Using 2D LotUS, we see that \[\begin{align*} \text{E}[ XY ] &= \int_{-\infty}^\infty \int_{-\infty}^\infty xy f_{X,Y}(x,y) \, dx \, dy \\ &= \int_{-\infty}^\infty \int_{-\infty}^\infty xy f_X(x) f_Y(y) \, dx \, dy & (\text{$X$ and $Y$ are independent}) \\ &= \int_{-\infty}^\infty y f_Y(y) \left[\int_{-\infty}^\infty x f_X(x) \, dx \right] \, dy & (\text{pull out constants with respect to $x$}) \\ &= \left[\int_{-\infty}^\infty x f_X(x) \, dx \right] \int_{-\infty}^\infty y f_Y(y) \, dy & (\text{pull out constants with respect to $y$}) \\ &= \text{E}[ X ] \text{E}[ Y ]. \end{align*}\]

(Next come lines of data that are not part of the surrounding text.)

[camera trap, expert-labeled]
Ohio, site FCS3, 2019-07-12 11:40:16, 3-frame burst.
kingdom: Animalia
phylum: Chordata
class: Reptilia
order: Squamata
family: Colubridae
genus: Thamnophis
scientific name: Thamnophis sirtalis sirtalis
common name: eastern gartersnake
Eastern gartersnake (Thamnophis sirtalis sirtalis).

The proof of the second part is similar.

Example 24.3 (Expected Product) Let \(X\) and \(Y\) be the times that Harry and Sally arrive, as in Example 23.1. Let \(L\) and \(M\) be the times that the first and second person arrive, as in Example 24.2.

What is \(\text{E}[ LM ]\), the expected product of the time that the first person arrives and the time the second person arrives?

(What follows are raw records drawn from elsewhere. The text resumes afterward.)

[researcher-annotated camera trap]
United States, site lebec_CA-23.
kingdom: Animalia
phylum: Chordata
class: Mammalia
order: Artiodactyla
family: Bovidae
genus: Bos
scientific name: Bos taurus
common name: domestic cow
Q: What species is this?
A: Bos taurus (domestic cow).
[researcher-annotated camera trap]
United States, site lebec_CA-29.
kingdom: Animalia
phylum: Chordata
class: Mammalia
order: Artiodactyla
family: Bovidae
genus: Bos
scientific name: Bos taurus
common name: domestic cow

We cannot apply Theorem 24.3 directly because \(L\) and \(M\) are not independent. If we know that the first person arrived at \(L = 12\) minutes past noon, then the second person cannot have arrived before that.

However, we can observe that \(LM\) is simply the product of Harry’s time \(X\) and Sally’s time \(Y\) in some order. That is, \(LM = XY\), where \(X\) and \(Y\) are independent. Therefore, \[ \text{E}[ LM ] = \text{E}[ XY ] = \text{E}[ X ] \text{E}[ Y ] = (15)(30) = 450. \]

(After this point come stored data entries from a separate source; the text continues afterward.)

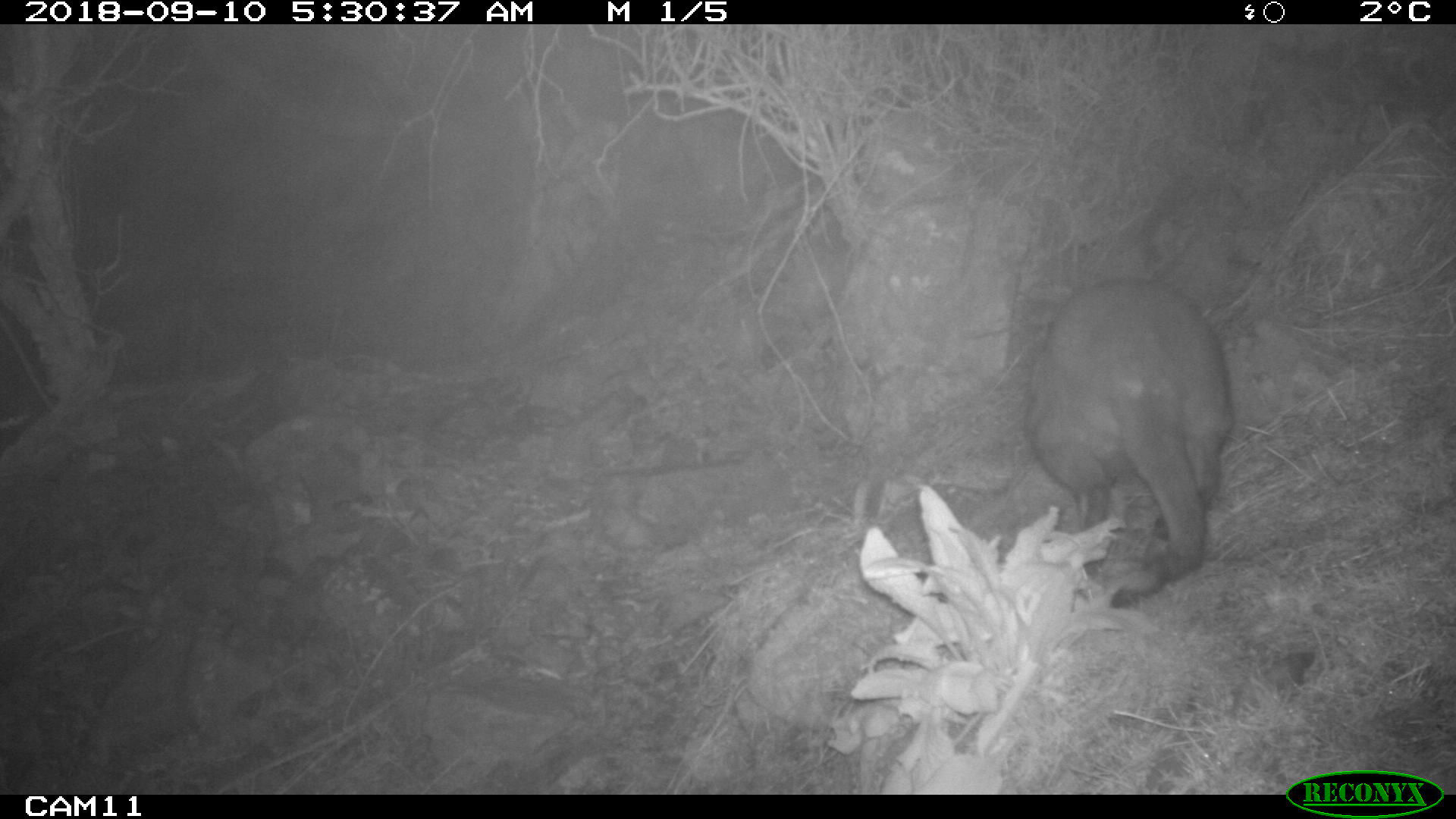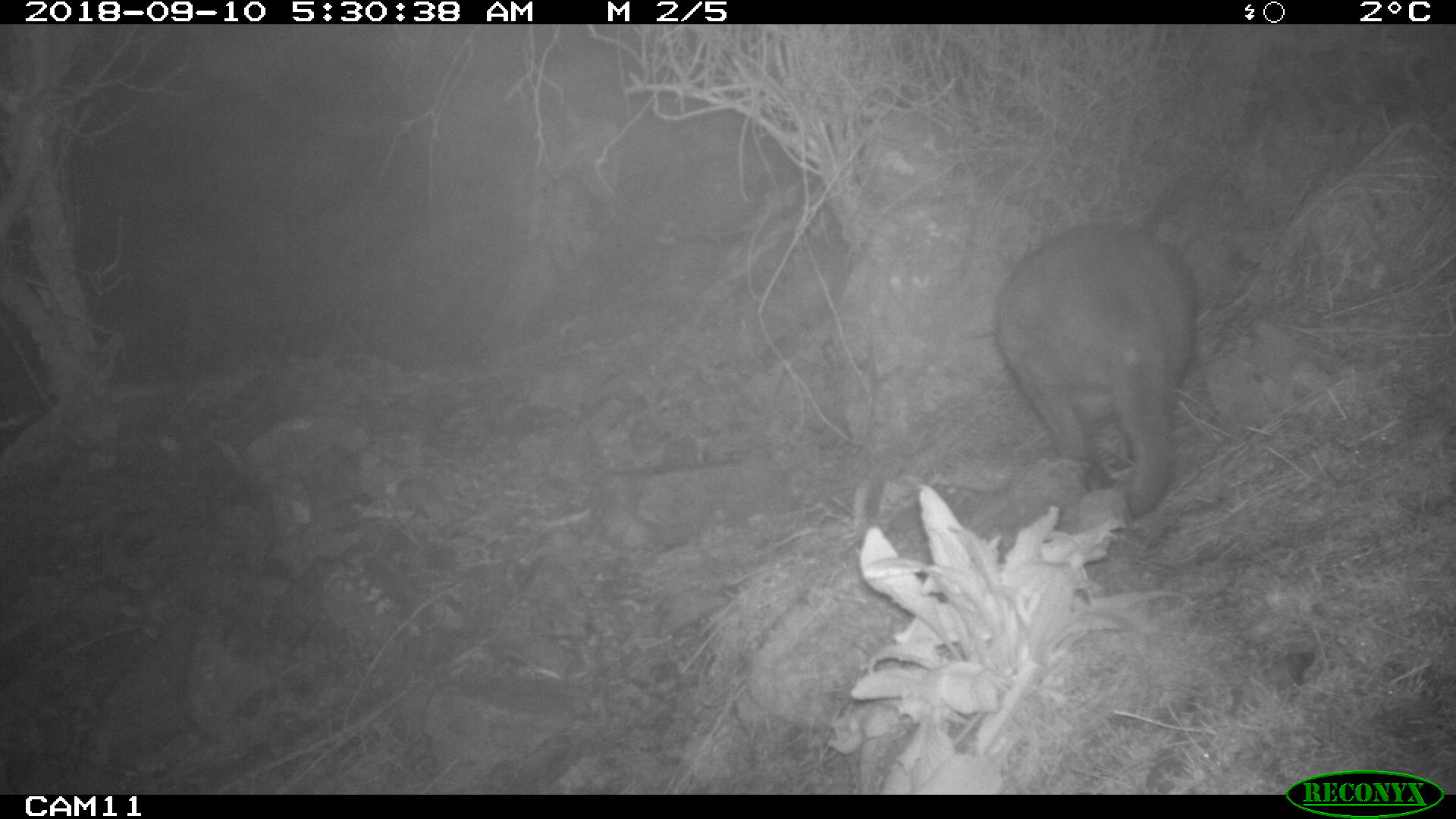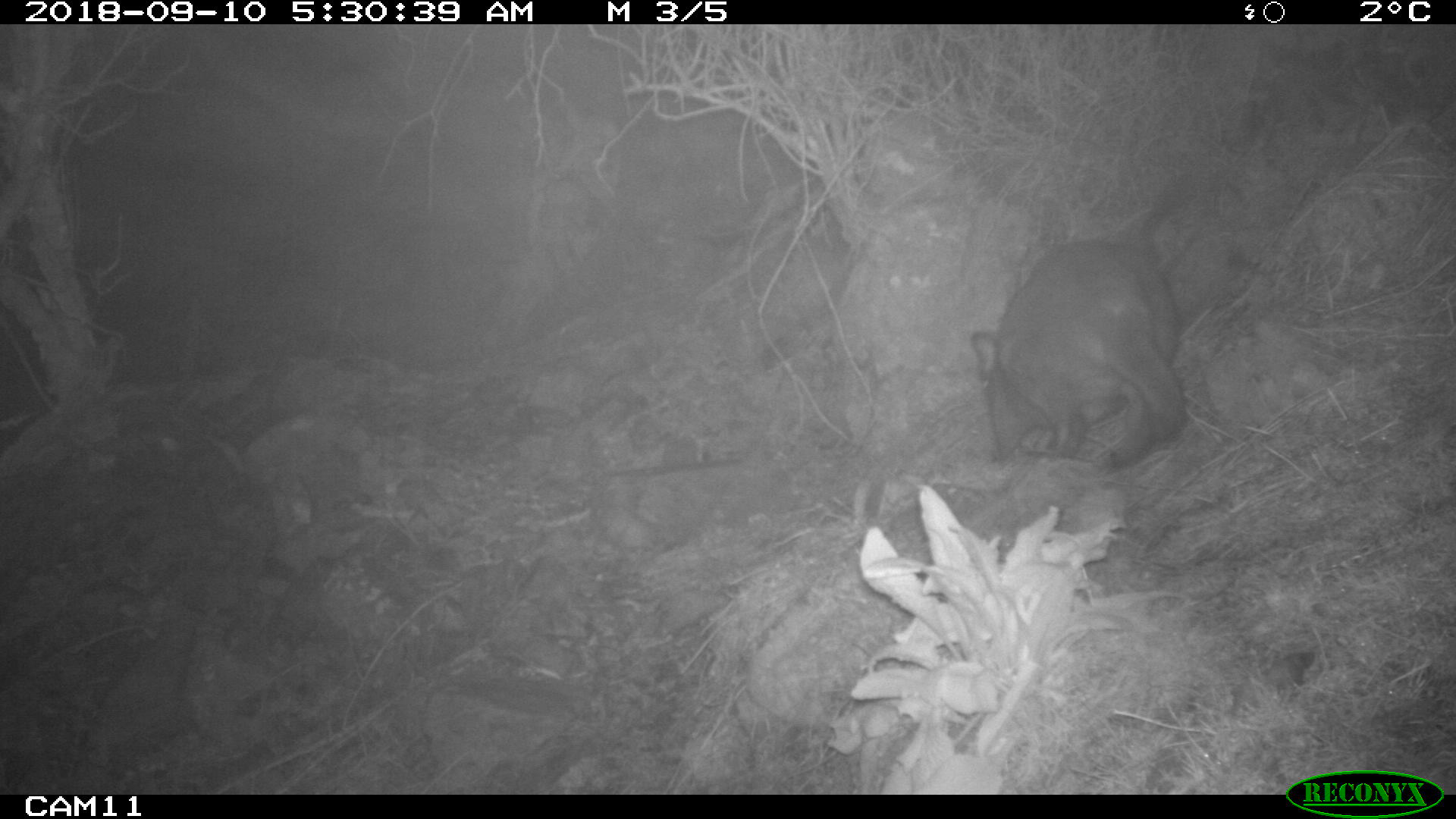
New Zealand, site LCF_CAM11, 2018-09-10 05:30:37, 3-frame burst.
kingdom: Animalia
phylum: Chordata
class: Mammalia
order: Diprotodontia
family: Macropodidae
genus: Notamacropus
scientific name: Notamacropus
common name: wallaby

On the other hand, we calculated \(\text{E}[ L ]\) and \(\text{E}[ M ]\) in Example 24.2, and \[ \text{E}[ L ] \text{E}[ M ] = (12.5) (32.5) = 406.25 \neq \text{E}[ LM ]. \]

Why should we care about \(\text{E}[ LM ]\), the expected product of the times that the first person and the second person arrive? It turns out to be useful for summarizing the relationship between \(L\) and \(M\). We take up this issue in Chapter 25.

24.4 Exercises

Exercise 24.1 In Example 24.2, we derived the PDF of \(M = \max(X, Y)\), the time the second person arrives. Using a similar argument, derive the PDF of \(L = \min(X, Y)\), the time the first person arrives. Then, using this PDF, calculate \(\text{E}[ L ]\), and check that it matches the answer we obtained in Example 24.2.

Hint: When calculating the CDF of \(L\), it helps to use the complement rule.

Exercise 24.2 Let \(X \sim \textrm{Exponential}(\lambda=\lambda_X)\) and \(Y \sim \textrm{Exponential}(\lambda=\lambda_Y)\) be independent random variables. Derive the distribution of \(L \overset{\text{def}}{=}\min(X, Y)\). It is one of the named distributions that we learned. Then, use this fact to derive \(\text{E}[ M ]\), where \(M \overset{\text{def}}{=}\max(X, Y)\), without any calculus.